Alec chewed thoughtfully on the last bites of his breakfast, then pushed aside his plate and headed out the back entrance for the mews, still lost in his musings.
Checking once more that the stolen antiquity was well wrapped in oilskin and well hidden within her reticule, Caro ducked her head into the morning room to take leave of her mother, then set off to meet Isobel and Andover in front of the Pump House.
It promised to be a very pleasant walk, for her friends were always good company. As for the coming meeting with Alec, the sunny mood would likely give way to stormclouds in a hurry.

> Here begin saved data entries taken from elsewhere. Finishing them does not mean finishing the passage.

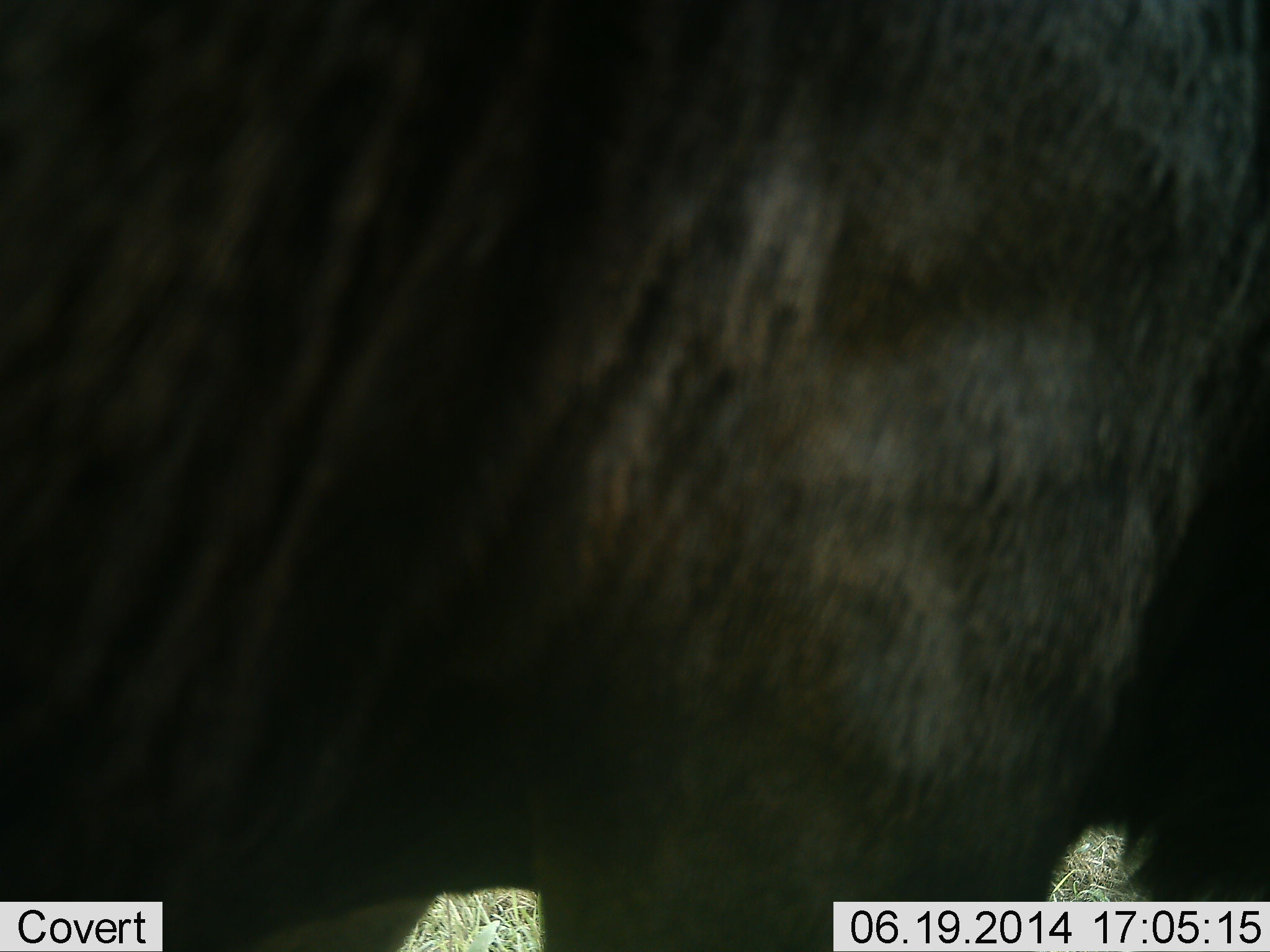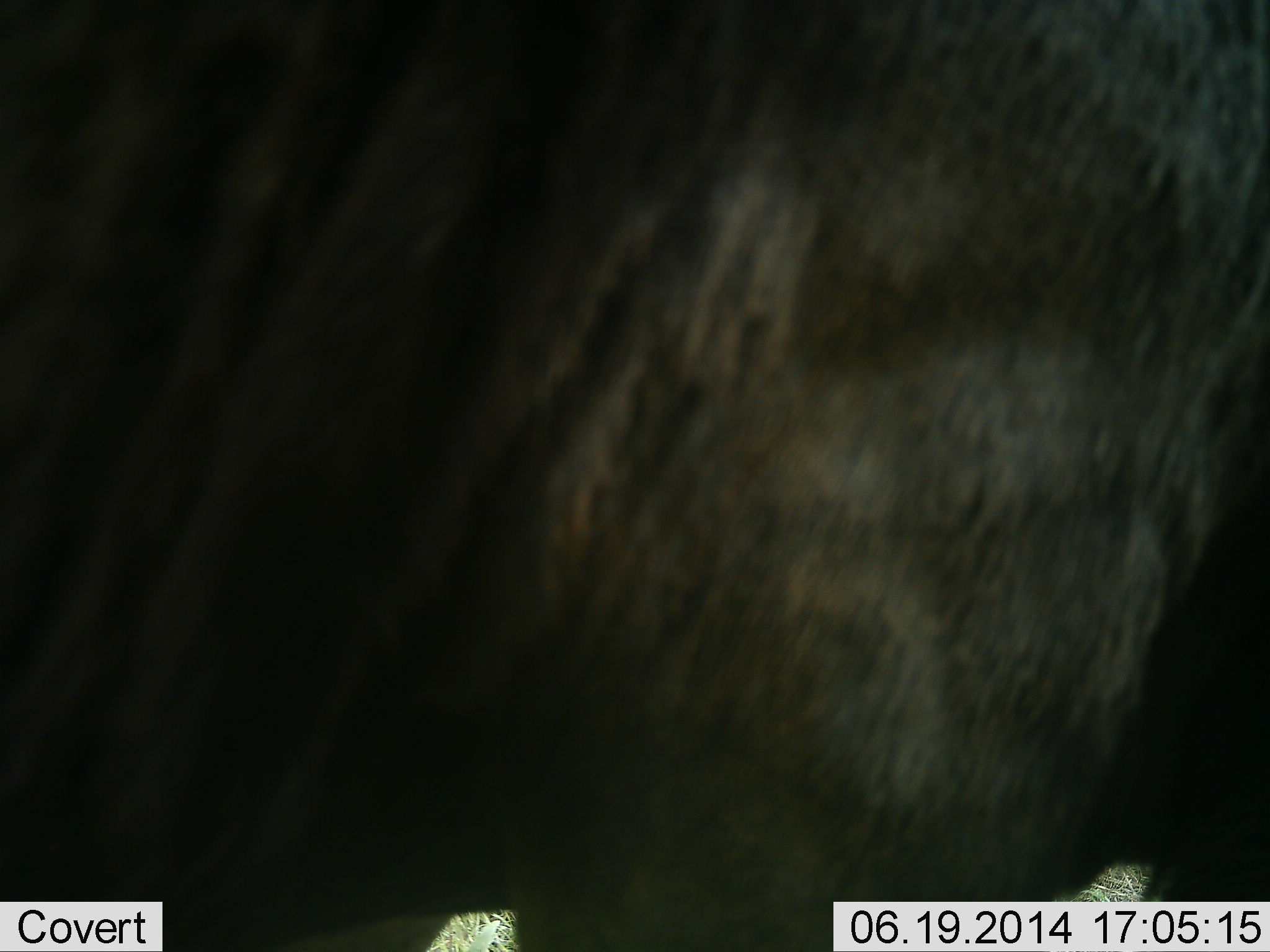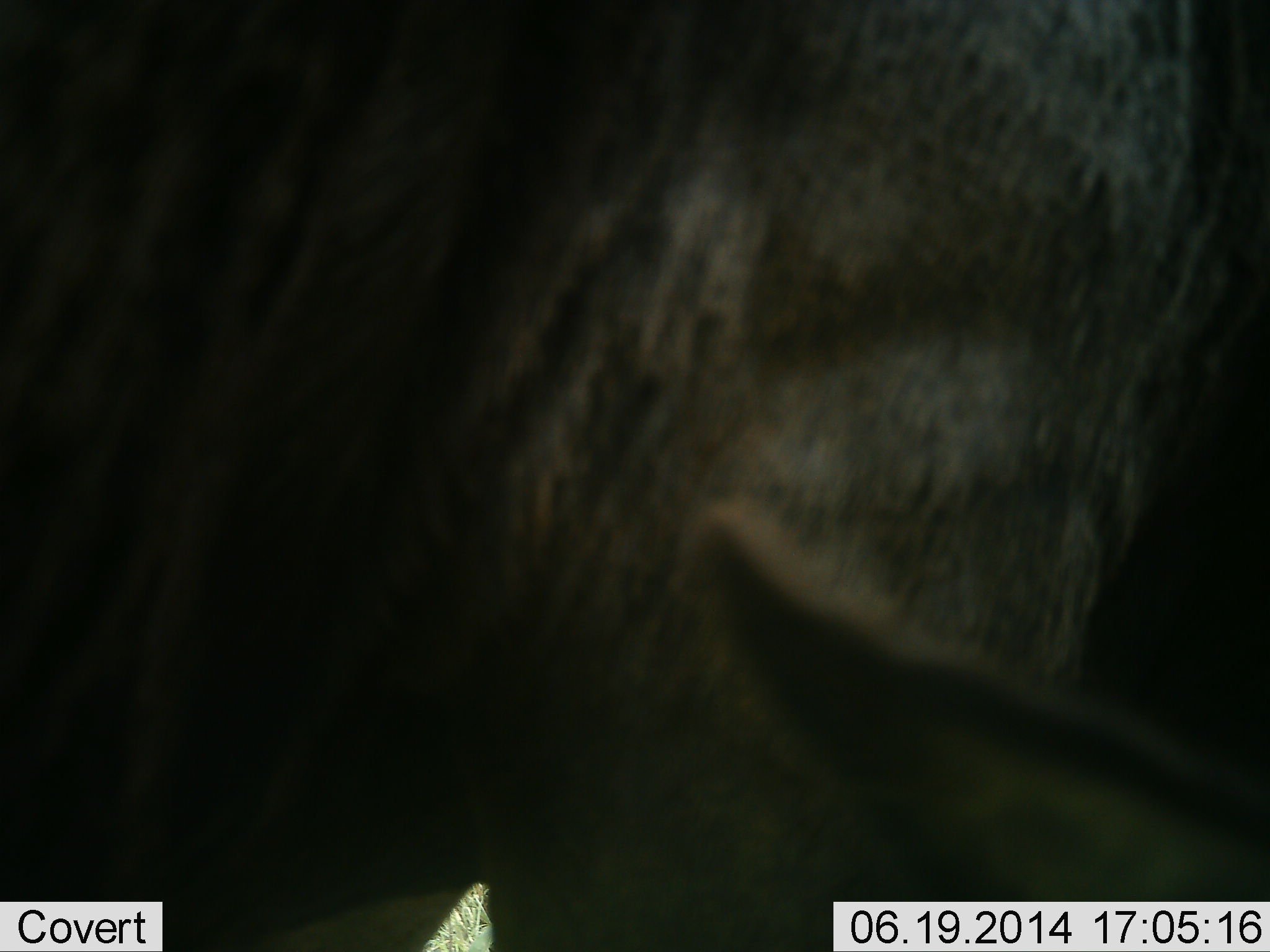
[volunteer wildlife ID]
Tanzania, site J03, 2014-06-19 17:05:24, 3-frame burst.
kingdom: Animalia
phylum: Chordata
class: Mammalia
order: Artiodactyla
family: Bovidae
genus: Connochaetes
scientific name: Connochaetes taurinus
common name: blue wildebeest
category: wildebeest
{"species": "wildebeest (blue wildebeest) (Connochaetes taurinus)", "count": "1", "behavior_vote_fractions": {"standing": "90%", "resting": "0%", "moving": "10%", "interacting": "0%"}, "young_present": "0%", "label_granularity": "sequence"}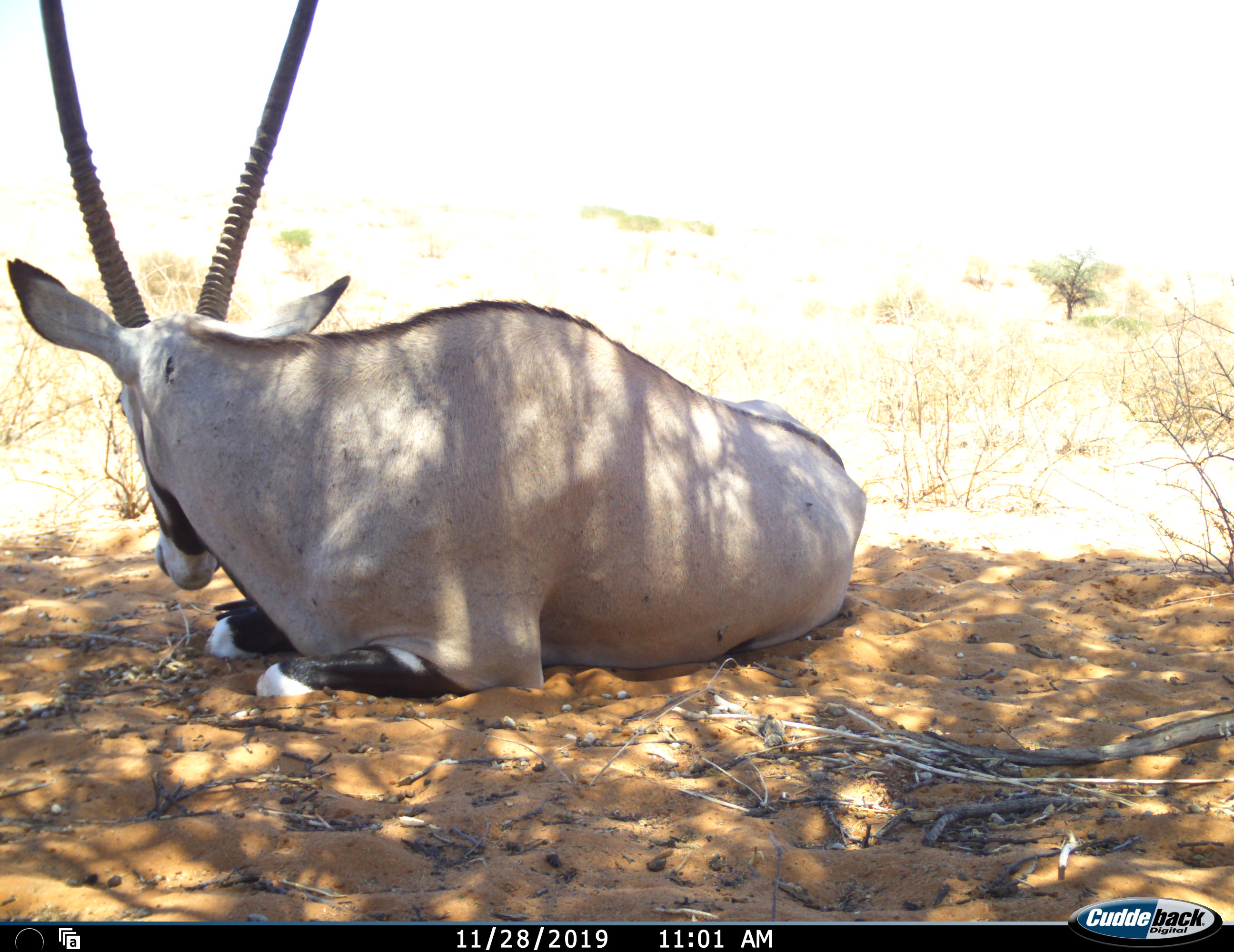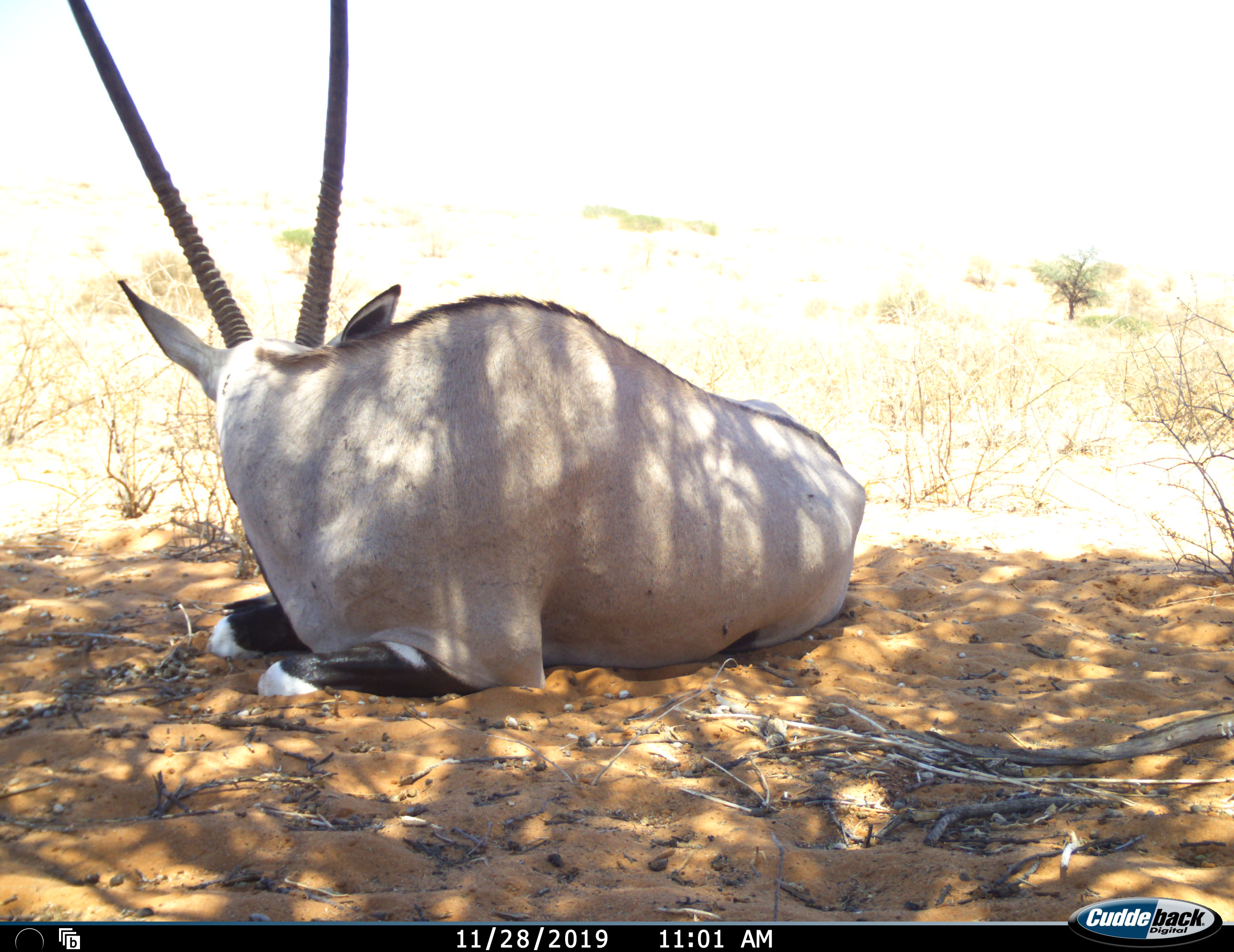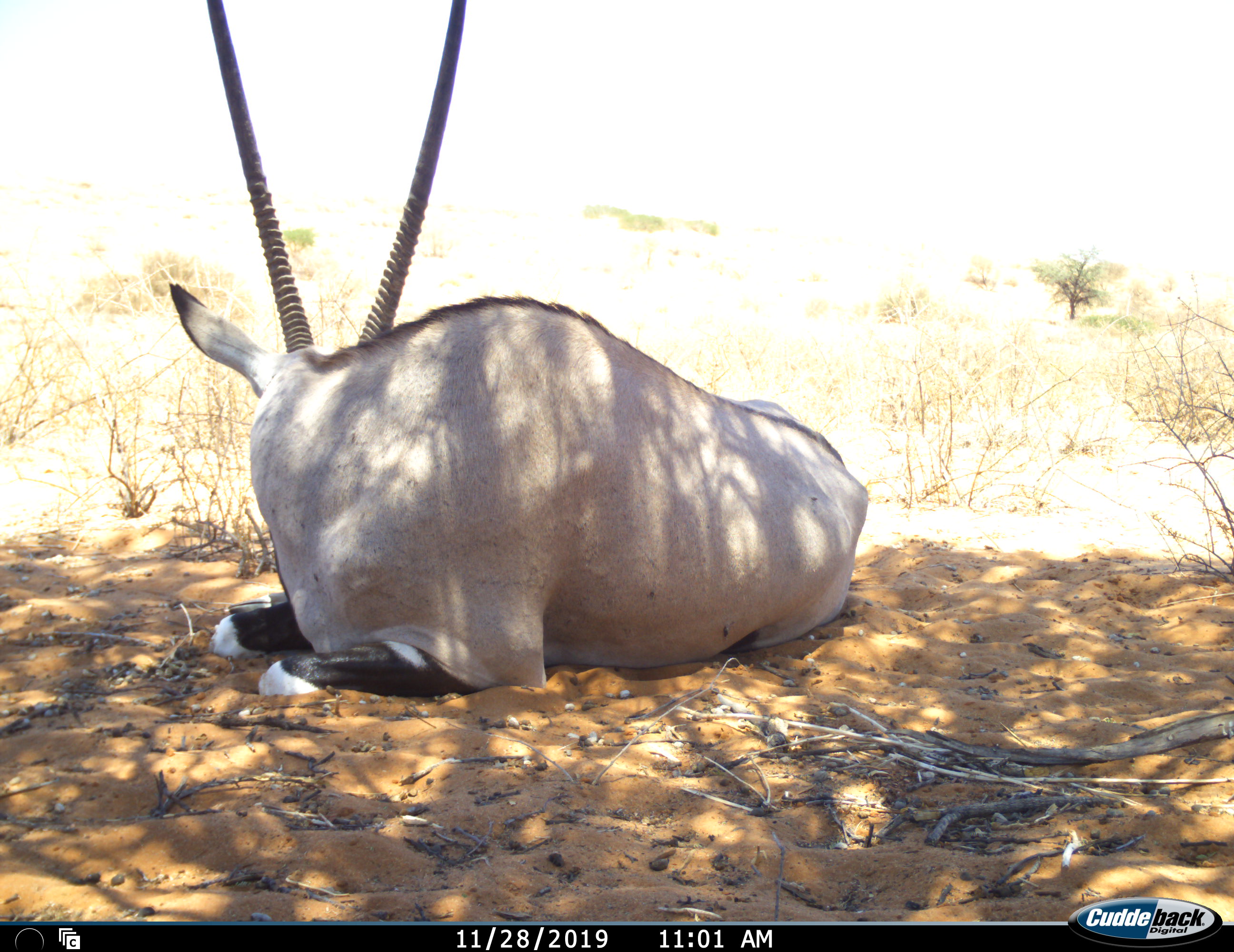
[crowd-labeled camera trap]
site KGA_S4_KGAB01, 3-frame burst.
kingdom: Animalia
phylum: Chordata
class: Mammalia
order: Artiodactyla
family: Bovidae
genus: Oryx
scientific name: Oryx gazella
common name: gemsbok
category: oryx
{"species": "oryx (gemsbok) (Oryx gazella)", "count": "1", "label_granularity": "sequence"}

“What a lovely afternoon for an outing,” called Isobel, fluttering a cheery wave. “I am so glad you suggested it.”
“Indeed.” Andover flashed an amused grin as he nudged his boot against the hamper sitting on the pavement beside him. “Though Miss Urquehart’s cook seems to think we intend to be gone for days.”
“She’s still trying to fatten me up,” replied Isobel. “I vow, I am already plump as a Strasbourg goose.”
“On the contrary, you look quite perfectly formed to me,” said Andover gallantly.
Caro noted Isobel’s answering blush with an inward smile. Things seemed to be taking an interesting turn between her two friends. They were, she decided, very well suited and had every chance of being happy together should the relationship progress to a proposal.